PMM telah berjalan tiga angkatan yang diikuti lebih dari 39.000 mahasiswa dari berbagai perguruan tinggi. Mereka difasilitasi mengikuti perkuliahan selama satu semester di perguruan tinggi kluster pulau yang berbeda dengan perguruan tinggi asalnya. Melalui mobilisasi ini, mahasiswa berkesempatan untuk merasakan suasana akademis yang berbeda sehingga dapat memperkaya khazanah keilmuan sekaligus meningkatkan pemahaman dan apresiasinya terhadap keragaman budaya Nusantara.
Baca juga : Mengajak Mahasiswa Mengalami Kebinekaan
”Banyak yang mengatakan bahwa Papua masih tertinggal, banyak kerusuhan, dan orang-orangnya menyeramkan. Tetapi, saya membuktikan sendiri bahwa omongan tersebut tidak benar. Orang Papua sangat ramah dan baik hati, kami selalu disapa ketika bertemu di jalan meskipun kita tidak saling mengenal,” cerita Kahfi, mahasiswa Universitas Malikul Saleh, Aceh, yang tengah mengikuti PMM di Universitas Pendidikan Muhammadiyah (Unimuda) Sorong, Papua Barat Daya, Rabu (8/11/2023).
Ketika menginjakkan kaki di Tanah Papua, Kahfi disambut hangat oleh kampus penerima, keramahan warga setempat, dan keindahan Kota Sorong. Rasa kagum pun mencuat di hatinya. Baginya, Papua jauh lebih menakjubkan dari apa yang ada di benaknya selama ini.
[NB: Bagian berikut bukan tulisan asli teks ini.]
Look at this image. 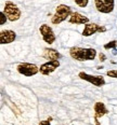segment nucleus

Sementara Arfan, mahasiswa Universitas Pamulang, Banten, merasa beruntung bisa lolos PMM ke Sorong. Kesempatan ini dimanfaatkannya untuk mempelajari sejarah, budaya, dan nilai-nilai masyarakat Papua. Berada langsung di Tanah Papua menghadirkan pengalaman dan pengetahuan bermakna yang tidak bisa didapatkannya dari buku atau media-media lainnya.
”Selama ini, saya tahu tentang kebudayaan Papua hanya dari buku. Tetapi, sekarang saya bisa melihat langsung. Saya ingin bilang ke teman-teman saya bahwa Papua sangat menyenangkan dan mengajak mereka untuk merasakan langsung seperti apa Papua itu,” kata Arfan.
Bagian dari pembelajaran
Melalui PMM, mahasiswa tidak hanya belajar tentang kebudayaan dan keberagaman. Mereka juga belajar untuk beradaptasi dengan cuaca, makanan, dialek, atau tuntutan untuk mengatur waktu dan kebutuhan pribadi mereka, terutama mereka yang tidak terbiasa hidup jauh dari keluarga. Namun, semua pengalaman ini nyatanya menjadi bagian dari pembelajaran yang penuh makna, membawa mereka untuk akhirnya menemukan sahabat dan keluarga baru yang jauh dari kampung halaman mereka.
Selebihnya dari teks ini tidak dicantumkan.